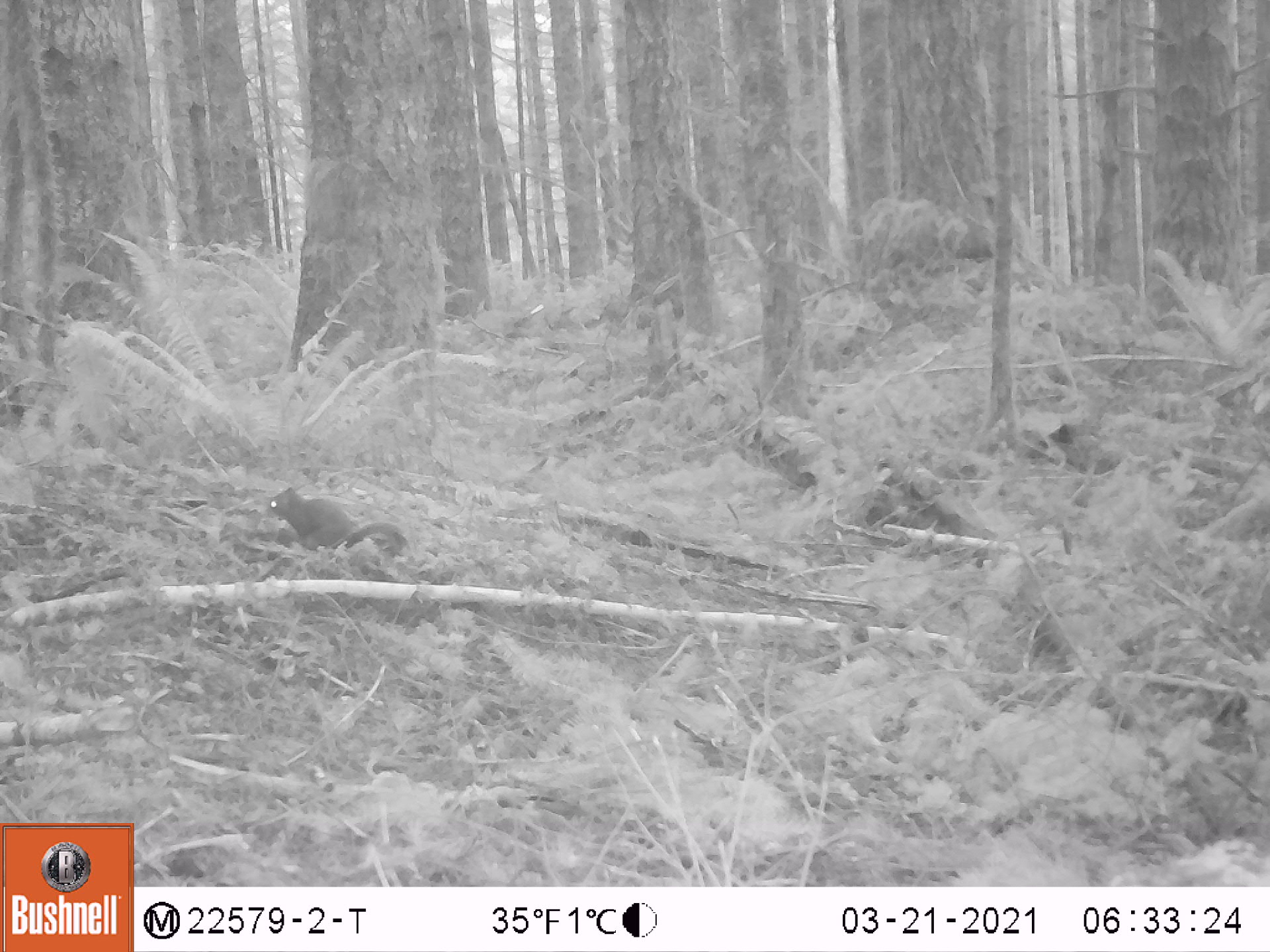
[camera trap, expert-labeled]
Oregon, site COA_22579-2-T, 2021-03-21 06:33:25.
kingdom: Animalia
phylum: Chordata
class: Mammalia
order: Rodentia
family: Sciuridae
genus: Tamiasciurus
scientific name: Tamiasciurus douglasii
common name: douglas squirrel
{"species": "douglas squirrel (Tamiasciurus douglasii)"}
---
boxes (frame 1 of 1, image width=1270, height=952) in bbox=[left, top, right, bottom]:
douglas squirrel: bbox=[262, 481, 414, 559]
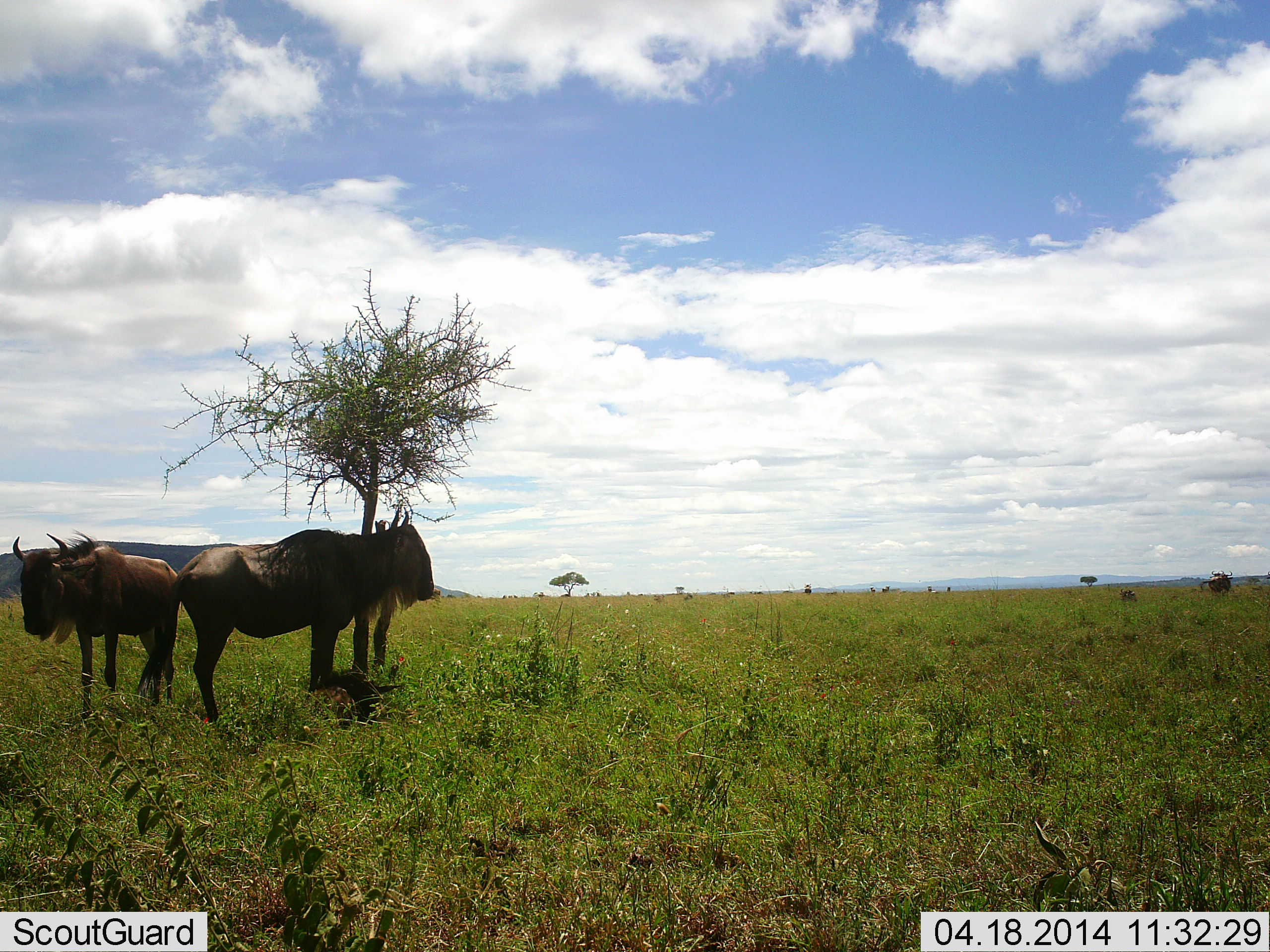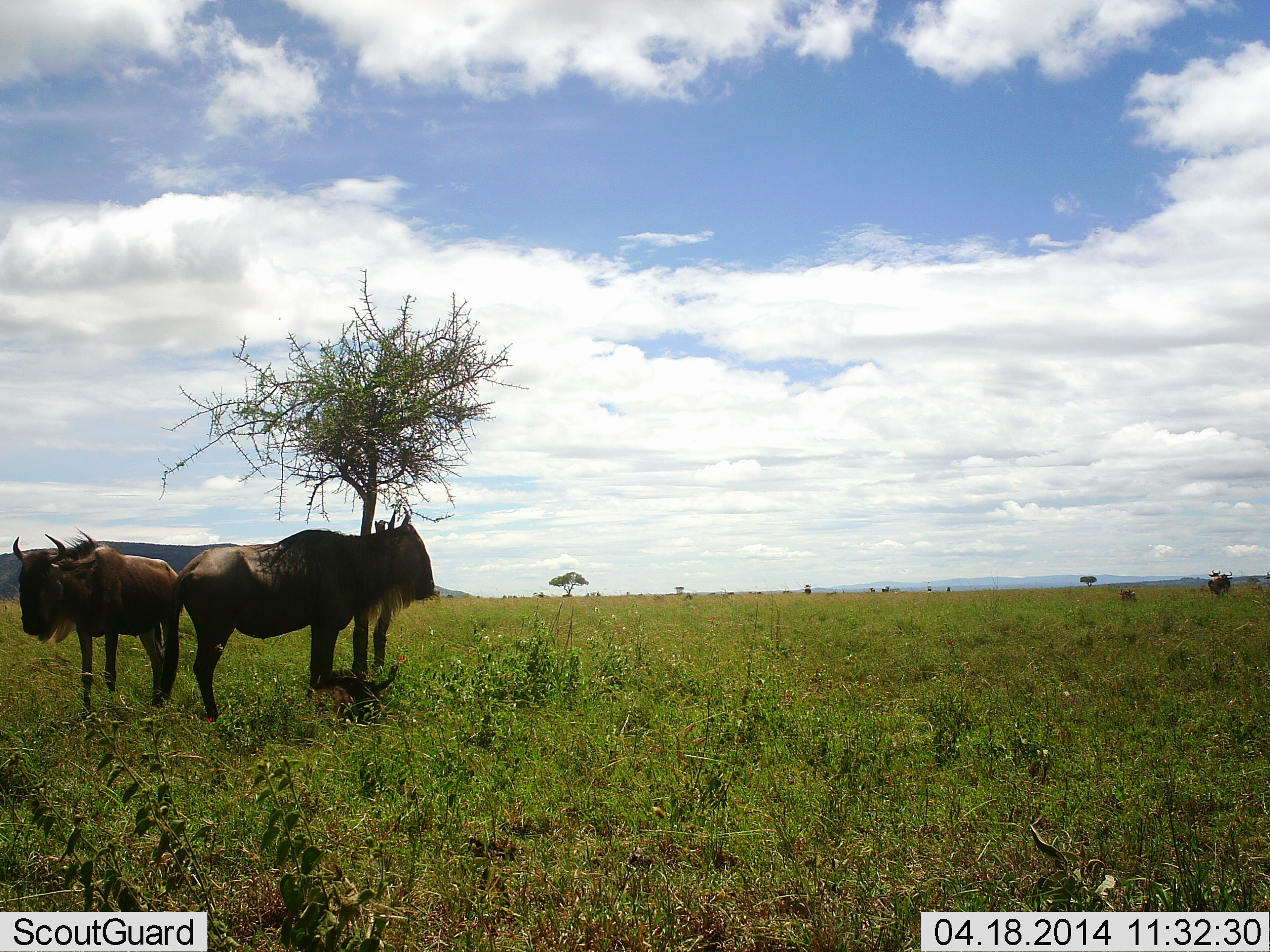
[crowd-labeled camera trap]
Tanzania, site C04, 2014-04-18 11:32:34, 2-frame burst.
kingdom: Animalia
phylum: Chordata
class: Mammalia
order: Artiodactyla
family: Bovidae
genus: Connochaetes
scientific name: Connochaetes taurinus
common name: blue wildebeest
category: wildebeest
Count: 3.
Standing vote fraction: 100%.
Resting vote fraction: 10%.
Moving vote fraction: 0%.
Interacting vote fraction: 0%.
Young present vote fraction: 0%.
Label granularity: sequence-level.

|---|

Activity: In the records above, locate the line that contains "order: Artiodactyla". Repeat it and every line after it, exactly, and nothing else.

Result of the task:
order: Artiodactyla
family: Bovidae
genus: Connochaetes
scientific name: Connochaetes taurinus
common name: blue wildebeest
category: wildebeest
Count: 3.
Standing vote fraction: 100%.
Resting vote fraction: 10%.
Moving vote fraction: 0%.
Interacting vote fraction: 0%.
Young present vote fraction: 0%.
Label granularity: sequence-level.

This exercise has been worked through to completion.